▶ _Your goal_
Please give the lines of the listing again, from the line with "In distance, how" up to and including the last line of the listing, with "camera" replaced by "observer" and everything else unchanged.

▶ _Data for the task_
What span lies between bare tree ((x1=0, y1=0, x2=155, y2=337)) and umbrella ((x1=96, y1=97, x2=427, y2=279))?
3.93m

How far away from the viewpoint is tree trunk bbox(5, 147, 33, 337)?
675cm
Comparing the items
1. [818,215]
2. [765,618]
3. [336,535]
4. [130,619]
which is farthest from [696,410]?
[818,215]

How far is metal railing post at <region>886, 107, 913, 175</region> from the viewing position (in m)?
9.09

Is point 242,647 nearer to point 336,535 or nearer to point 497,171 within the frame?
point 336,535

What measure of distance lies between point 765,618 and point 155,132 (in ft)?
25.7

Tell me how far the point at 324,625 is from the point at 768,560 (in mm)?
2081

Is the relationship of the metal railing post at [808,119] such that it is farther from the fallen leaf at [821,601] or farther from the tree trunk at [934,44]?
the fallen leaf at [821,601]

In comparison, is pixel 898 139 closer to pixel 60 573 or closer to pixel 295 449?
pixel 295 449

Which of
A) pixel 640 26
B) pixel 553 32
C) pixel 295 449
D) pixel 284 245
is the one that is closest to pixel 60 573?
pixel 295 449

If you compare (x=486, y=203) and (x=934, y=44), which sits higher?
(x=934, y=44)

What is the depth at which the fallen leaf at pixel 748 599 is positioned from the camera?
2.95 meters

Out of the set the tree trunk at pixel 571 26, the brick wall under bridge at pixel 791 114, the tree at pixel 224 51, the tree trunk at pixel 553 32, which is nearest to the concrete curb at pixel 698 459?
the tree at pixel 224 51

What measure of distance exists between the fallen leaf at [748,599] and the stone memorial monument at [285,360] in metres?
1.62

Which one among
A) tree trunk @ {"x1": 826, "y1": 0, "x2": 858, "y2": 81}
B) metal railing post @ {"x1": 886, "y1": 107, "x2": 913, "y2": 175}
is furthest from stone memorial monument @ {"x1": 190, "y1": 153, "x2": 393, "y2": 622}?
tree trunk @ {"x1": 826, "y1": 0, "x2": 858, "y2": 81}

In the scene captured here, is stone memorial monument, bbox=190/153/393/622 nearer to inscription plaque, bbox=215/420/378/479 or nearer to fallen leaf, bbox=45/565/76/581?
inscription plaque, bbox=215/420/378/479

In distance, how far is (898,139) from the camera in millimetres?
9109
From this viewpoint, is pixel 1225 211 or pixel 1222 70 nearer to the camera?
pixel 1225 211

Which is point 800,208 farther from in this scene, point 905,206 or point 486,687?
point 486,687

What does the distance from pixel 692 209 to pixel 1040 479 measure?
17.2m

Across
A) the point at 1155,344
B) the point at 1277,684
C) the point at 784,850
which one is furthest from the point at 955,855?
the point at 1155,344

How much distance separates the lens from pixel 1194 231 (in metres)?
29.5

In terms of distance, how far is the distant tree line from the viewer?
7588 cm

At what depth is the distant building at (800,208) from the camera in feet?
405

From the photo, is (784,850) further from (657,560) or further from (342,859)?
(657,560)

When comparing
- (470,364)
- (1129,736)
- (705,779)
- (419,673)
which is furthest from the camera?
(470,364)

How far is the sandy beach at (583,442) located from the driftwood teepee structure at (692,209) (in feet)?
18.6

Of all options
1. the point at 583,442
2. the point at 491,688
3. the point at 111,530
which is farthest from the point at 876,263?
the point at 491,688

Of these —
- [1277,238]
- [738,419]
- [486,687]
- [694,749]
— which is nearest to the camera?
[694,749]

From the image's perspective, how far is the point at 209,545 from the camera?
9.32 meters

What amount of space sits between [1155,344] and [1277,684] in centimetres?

▶ _Task response_
In distance, how far is (898,139) from the observer in millimetres?
9109
From this viewpoint, is pixel 1225 211 or pixel 1222 70 nearer to the observer?
pixel 1225 211

Which is point 800,208 farther from in this scene, point 905,206 or point 486,687?
point 486,687

What does the distance from pixel 692 209 to pixel 1040 479 measure?
17.2m

Across
A) the point at 1155,344
B) the point at 1277,684
C) the point at 784,850
which one is furthest from the point at 955,855?
the point at 1155,344

How much distance separates the lens from pixel 1194 231 (in metres)?
29.5

In terms of distance, how far is the distant tree line from the viewer?
7588 cm

At what depth is the distant building at (800,208) from the observer in feet?
405

From the photo, is (784,850) further from (657,560) or further from (342,859)?
(657,560)

When comparing
- (470,364)
- (1129,736)
- (705,779)
- (419,673)
which is furthest from the observer?
(470,364)

How far is the sandy beach at (583,442) located from the driftwood teepee structure at (692,209) (in feet)?
18.6

Of all options
1. the point at 583,442
2. the point at 491,688
3. the point at 111,530
which is farthest from the point at 876,263?
the point at 491,688

Of these —
- [1277,238]
- [738,419]
- [486,687]
- [694,749]
— which is nearest to the observer?
[694,749]

From the image's perspective, how far is the point at 209,545 from the observer?
9.32 meters

What amount of space sits between [1155,344] and [1277,684] in centimetres?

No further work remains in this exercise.